I bambini di un nido in cui ho condotto un certo numero di esperimenti di drammatizzazione (bambini che non raggiungono l’età di tre anni) e i cui genitori lavorano entrambi, rispondono che «mamma sta a casa» e «papà va in ufficio o a comprare il giornale oppure guarda la televisione mentre la mamma sta in cucina». Addirittura negano che la mamma guidi l’automobile, mentre ogni mattina vengono accompagnati in automobile al nido proprio da lei, e alla proposta che la mamma guidi la macchina e che papà stia seduto nel sedile posteriore, si ribellano e rimettono il padre al volante, la madre accanto a lui e loro dietro, dimostrando anche in tal modo di riconoscere l’automobile come un simbolo maschile nel quale si riproduce la gerarchia familiare e di aver captato con precisione l’uso e il significato diverso che l’automobile ha per donne e uomini: per le prime è un mezzo di trasporto utilitaristico, per gli altri un simbolo di virilità e di affermazione sociale.
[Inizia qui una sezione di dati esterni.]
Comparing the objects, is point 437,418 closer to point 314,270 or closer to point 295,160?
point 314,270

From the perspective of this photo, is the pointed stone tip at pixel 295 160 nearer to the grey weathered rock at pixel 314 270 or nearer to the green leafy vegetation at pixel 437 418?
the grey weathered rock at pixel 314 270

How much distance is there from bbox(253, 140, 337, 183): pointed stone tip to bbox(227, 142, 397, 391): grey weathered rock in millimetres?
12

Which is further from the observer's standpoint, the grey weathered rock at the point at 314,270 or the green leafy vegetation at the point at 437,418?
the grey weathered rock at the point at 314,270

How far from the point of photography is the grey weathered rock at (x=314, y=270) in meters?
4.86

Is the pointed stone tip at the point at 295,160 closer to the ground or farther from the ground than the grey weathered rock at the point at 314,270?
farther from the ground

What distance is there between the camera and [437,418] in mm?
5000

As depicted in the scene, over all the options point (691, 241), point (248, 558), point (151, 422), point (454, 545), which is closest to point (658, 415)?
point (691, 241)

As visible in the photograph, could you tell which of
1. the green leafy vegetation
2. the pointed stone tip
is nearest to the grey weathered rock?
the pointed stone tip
Proprio per il valore sociale diverso attribuito ai due sessi, l’orizzonte ludico della bambina è destinato a restringersi nell’imitazione del ruolo casalingo della madre e quello del maschietto ad allargarsi nell’imitazione del ruolo aggressivo-competitivo del padre. L’aggressività naturale dei maschi viene stimolata per ottenere quel preoccupante prototipo di uomo moderno che vive contro gli altri ma non con gli altri’. L’aggressività altrettanto naturale della bambina viene invece coartata, frustrata, spenta. Letteratura infantile, film, televisione,

giornali per bambini e per adulti, ripetono e ripropongono questi modelli senza alcuna variazione. E’ dunque un coro uniforme, programmato, nel quale la voce «giocattoli» è però una delle più importanti se non la più importante.
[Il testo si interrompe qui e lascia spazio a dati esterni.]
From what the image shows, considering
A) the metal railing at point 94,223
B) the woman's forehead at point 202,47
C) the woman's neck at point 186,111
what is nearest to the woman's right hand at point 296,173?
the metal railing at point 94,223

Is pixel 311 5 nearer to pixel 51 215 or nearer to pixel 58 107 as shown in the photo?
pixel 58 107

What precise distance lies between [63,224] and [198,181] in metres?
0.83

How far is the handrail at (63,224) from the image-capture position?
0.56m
La proposta diretta a coloro che si occupano a qualsiasi titolo dell’infanzia, è di mobilitarsi intorno al fenomeno della discriminazione nell’educazione dei bambini dei due sessi perché il problema venga discusso e approfondito e divulgato al massimo perché l’opinione pubblica ne prenda coscienza.

Si dovrebbe cancellare dalla pubblicità, dagli involucri, dai dépliants, dalla letteratura, dalle istruzioni, qualsiasi riferimento diretto o indiretto, al sesso del bambino cui il giocattolo è destinato, cosa quanto mai diffusa e che chiunque può constatare, enfatizzando invece la destinazione del giocattolo indifferentemente a bambini e bambine. Vorrei citare l’esempio di un dépliant illustrativo per un gioco di costruzioni che mi è capitato sottomano di recente. Si tratta di una scatola base che, secondo le indicazioni, è adatta a bambini di 4 anni e viene successivamente proposta arricchita per bambini di 6, 8 10 e 14 anni. Ogni scatola viene presentata con lo slogan: Antonio e Cristina hanno 4 anni — hanno 6 anni e via dicendo, ma le istruzioni sono strettamente concepite per il maschio: egli vuole sapere come funziona tutto e incomincia già a costruire a modo suo vari oggetti… * «Egli è diventato più abile e incomincia già a coordinare i suoi pensieri e i suoi ragionamenti…» «A questa età Antonio comincia già a rendersi conto…» «come tutti i ragazzi di questa età Antonio»… «Attraverso la scuola, la vita in famiglia, il lavoro e il gioco l’avvenire di Antonio assume una fisionomia più precisa orientata verso la tecnica …». Di Cristina, neppure si parla. E’ sì raffigurata sulla scatola, fino al modello per gli 8 anni, poi scompare del tutto, prima rimane solo Antonio e poi gli si affianca il padre, ma anche dove c’è, è sempre in secondo piano, come sempre ammirata spettatrice.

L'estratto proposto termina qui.